The impact of strenuous exercise and environmental hypoxia on sickle cell trait (SCT) remains controversial. To determine if these factors induce cardiopulmonary and gas exchange abnormalities in SCT, healthy, young black male volunteers, 25 with SCT (HbAS) and 16 control subjects (HbAA), were evaluated during incremental and steady-state exercise tests using a cycle ergometer at 1,270 meters and 24 degrees C. Peak incremental exercise values for power (242 +/- 7 versus 253 +/- 10 watts), oxygen consumption (3.08 +/- 0.1 versus 3.26 +/- 0.14 liters/minute), heart rate (188 +/- 2 versus 189 +/- 3 beats/minute), minute ventilation (129 +/- 4.6 versus 144 +/- 7.7 liters/minute), oxygen pulse (16.4 +/- 0.5 versus 17.3 +/- 0.8 ml/beat), and respiratory exchange ratio (1.31 +/- 0.01 versus 1.33 +/- 0.02) revealed no significant differences (p less than 0.05) between the SCT and control groups, respectively. Peak incremental exercise values for arterial oxygen tension (82 +/- 1.7 versus 82 +/- 2.2 mm Hg), arterial carbon dioxide tension (32 +/- 0.7 versus 31 +/- 0.9 mm Hg), and alveolar-arterial oxygen pressure differences (19 +/- 1.4 versus 21 +/- 1.9 mm Hg) were similar for the SCT and control groups, respectively. Steady-state exercise results corroborate incremental exercise findings.
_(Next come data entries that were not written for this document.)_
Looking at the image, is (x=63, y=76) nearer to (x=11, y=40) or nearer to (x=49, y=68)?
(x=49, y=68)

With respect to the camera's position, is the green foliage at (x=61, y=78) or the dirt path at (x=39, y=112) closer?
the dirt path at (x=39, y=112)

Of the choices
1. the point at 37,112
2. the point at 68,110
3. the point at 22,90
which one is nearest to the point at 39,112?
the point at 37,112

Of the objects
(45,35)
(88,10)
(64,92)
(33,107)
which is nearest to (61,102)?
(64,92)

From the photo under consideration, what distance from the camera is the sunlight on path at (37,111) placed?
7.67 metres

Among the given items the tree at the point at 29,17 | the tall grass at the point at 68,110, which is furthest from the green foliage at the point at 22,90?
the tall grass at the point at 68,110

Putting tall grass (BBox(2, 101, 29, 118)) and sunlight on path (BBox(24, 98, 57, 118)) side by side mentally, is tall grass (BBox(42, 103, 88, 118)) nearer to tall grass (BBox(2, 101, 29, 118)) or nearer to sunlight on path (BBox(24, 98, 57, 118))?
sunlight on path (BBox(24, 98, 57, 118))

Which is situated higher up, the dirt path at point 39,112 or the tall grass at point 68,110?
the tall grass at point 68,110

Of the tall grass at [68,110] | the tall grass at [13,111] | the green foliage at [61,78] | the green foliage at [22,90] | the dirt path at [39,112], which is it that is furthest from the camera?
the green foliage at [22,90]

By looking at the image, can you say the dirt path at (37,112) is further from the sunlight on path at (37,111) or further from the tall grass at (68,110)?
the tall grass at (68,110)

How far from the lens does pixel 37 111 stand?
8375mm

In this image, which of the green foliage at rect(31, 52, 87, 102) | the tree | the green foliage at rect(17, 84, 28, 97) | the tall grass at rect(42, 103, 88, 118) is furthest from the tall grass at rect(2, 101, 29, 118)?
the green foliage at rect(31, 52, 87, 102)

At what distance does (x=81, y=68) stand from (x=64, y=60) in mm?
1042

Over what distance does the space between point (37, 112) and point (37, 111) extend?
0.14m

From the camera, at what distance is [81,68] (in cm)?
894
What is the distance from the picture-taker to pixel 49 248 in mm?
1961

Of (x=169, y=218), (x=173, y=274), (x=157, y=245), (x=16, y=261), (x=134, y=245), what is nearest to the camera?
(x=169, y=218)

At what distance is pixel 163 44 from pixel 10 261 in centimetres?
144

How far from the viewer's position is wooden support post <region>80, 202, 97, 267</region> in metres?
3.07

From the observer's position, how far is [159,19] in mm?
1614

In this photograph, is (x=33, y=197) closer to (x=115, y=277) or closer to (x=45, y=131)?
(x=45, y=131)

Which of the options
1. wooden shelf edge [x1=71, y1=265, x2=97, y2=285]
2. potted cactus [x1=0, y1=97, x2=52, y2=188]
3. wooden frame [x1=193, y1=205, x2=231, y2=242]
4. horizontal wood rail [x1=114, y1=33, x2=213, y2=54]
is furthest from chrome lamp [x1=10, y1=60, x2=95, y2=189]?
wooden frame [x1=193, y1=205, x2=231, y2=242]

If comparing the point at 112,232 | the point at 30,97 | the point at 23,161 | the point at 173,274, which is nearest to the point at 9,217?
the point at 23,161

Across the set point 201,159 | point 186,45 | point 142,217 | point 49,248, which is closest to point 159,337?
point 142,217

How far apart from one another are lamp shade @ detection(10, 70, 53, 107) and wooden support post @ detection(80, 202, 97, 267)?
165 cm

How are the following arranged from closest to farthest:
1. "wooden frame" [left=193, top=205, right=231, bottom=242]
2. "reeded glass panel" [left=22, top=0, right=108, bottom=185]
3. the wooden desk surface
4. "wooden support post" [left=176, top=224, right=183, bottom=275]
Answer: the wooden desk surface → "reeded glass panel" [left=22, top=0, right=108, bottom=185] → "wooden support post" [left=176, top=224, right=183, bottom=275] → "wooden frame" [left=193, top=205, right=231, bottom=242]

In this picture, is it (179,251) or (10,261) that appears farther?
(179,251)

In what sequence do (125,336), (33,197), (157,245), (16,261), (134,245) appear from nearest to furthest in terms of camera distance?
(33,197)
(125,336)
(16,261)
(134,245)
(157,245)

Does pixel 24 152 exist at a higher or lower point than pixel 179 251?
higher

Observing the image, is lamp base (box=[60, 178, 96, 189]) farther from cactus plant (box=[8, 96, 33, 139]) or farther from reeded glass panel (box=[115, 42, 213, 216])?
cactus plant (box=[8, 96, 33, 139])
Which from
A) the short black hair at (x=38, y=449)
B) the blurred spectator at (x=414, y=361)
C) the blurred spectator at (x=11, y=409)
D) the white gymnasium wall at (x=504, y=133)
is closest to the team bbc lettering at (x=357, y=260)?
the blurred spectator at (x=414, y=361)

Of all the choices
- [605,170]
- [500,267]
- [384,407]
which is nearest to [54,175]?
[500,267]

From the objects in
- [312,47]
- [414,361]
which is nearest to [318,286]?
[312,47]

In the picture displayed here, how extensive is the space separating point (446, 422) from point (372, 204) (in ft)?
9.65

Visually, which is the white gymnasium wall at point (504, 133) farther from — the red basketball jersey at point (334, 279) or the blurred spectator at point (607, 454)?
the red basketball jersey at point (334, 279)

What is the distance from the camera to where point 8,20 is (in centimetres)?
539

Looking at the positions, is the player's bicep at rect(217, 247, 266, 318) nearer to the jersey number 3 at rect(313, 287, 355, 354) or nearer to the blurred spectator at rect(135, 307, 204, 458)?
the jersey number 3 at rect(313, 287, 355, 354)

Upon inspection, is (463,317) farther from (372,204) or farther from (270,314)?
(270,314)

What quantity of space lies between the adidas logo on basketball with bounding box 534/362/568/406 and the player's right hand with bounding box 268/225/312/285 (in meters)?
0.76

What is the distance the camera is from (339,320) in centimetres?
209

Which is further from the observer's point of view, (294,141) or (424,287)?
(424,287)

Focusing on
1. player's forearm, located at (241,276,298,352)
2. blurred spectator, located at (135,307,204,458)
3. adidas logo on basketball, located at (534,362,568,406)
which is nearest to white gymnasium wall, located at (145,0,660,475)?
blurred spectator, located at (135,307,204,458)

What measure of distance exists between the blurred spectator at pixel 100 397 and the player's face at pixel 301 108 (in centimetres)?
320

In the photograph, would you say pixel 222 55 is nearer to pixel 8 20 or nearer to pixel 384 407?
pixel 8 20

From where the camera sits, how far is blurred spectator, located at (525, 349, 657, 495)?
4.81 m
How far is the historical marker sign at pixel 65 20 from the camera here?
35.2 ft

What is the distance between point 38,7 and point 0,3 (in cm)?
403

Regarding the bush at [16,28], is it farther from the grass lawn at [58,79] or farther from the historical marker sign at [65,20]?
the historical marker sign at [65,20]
It is concluded that cardiopulmonary and gas exchange responses to a brief period of strenuous exercise performed at low altitude at 24 degrees C in a well-characterized SCT sample of recruits were within normal limits and comparable to those of a carefully selected control sample.

Effect of moderate inspiratory hypoxia on exercise performance in sickle cell trait

In previous work (Weisman IM, Zeballos RJ, Johnson BD: Cardiopulmonary and gas exchange responses to acute strenuous exercise at 1,270 meters in sickle cell trait. Am J Med 1988; 84: 377-383), no significant differences in cardiopulmonary and gas exchange responses to acute, strenuous exercise were observed between volunteers with sickle cell trait (SCT) and control subjects at an altitude of 1,270 meters. The current study was designed to evaluate the effect of a greater hypoxic stimulus on the response of healthy, black male basic recruits, 11 with SCT (HbAS) and 11 control subjects, to acute strenuous exercise. Simulated 2,300-meter and simulated sea-level conditions were achieved by adjustment of the fraction of inspired oxygen (simulated condition of 2,300 meters equal to 18 percent; simulated sea-level condition equal to 24 percent) at the same barometric pressure (656 mm Hg). For each simulated condition, the subjects performed an incremental exercise test to exhaustion on a cycle ergometer. One steady-state exercise test with radial arterial access for arterial blood gases was performed under each condition on Day 2. Peak incremental exercise values for oxygen consumption (2.9 versus 2.81 liters/minute), heart rate (189 versus 187 beats/minute), oxygen pulse (15.4 versus 15.1 ml/beat), and anaerobic threshold (1.59 versus 1.62 liters/minute), at the simulated 2,300-meter height revealed no significant differences between men with SCT and control subjects, respectively. A 5 to 9 percent decrement in exercise performance at the simulated 2,300-meter level compared with exercise performance at the simulated sea-level condition was noted for both groups. Steady-state exercise values for arterial oxygen tension (64 versus 65 mm Hg), arterial oxygen saturation (90 versus 90 percent), alveolar-arterial oxygen pressure difference (22 versus 21 mm Hg), and physiologic dead space to tidal volume ratio (12 versus 11) at the simulated condition of 2,300 meters were similar for the SCT and control groups, respectively. It is concluded that in a moderate hypoxic environment, the cardiopulmonary and gas exchange responses of persons with SCT during brief episodes of exhaustive exercise were comparable to those of control subjects.